## COLLECTED MATERIAL
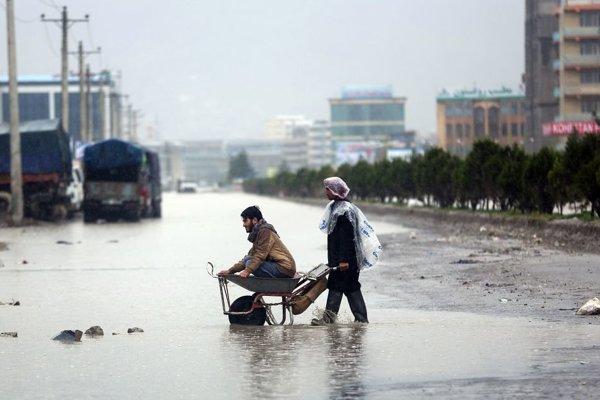 Voda zaplavila aj viaceré cesty, ktoré sú na niektorých miestach neprejazdné.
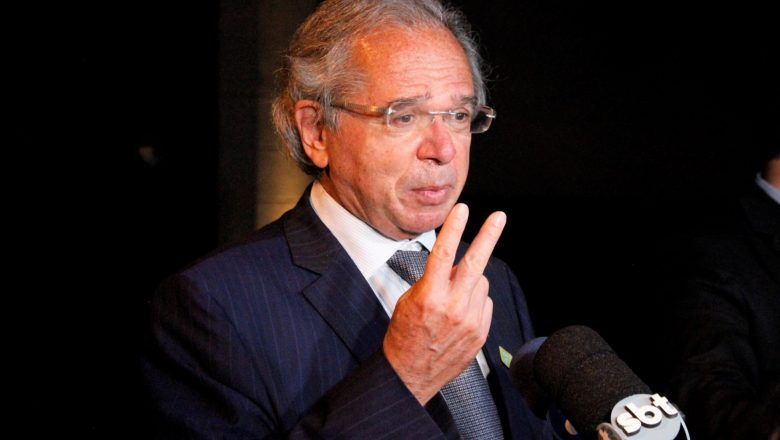 Governo ampliará verba de R$ 20 bi para vacinas, assegura Guedes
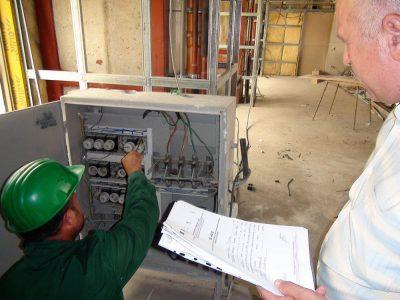 Cursuri calificare gratuite sau cu plata Electrician exploatare medie si joasa tensiune (32)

## PROBLEM
In the copy, include no pictures, but repeat the listing exactly.

## RESULT OF THE TASK
 Voda zaplavila aj viaceré cesty, ktoré sú na niektorých miestach neprejazdné.
 Governo ampliará verba de R$ 20 bi para vacinas, assegura Guedes
 Cursuri calificare gratuite sau cu plata Electrician exploatare medie si joasa tensiune (32)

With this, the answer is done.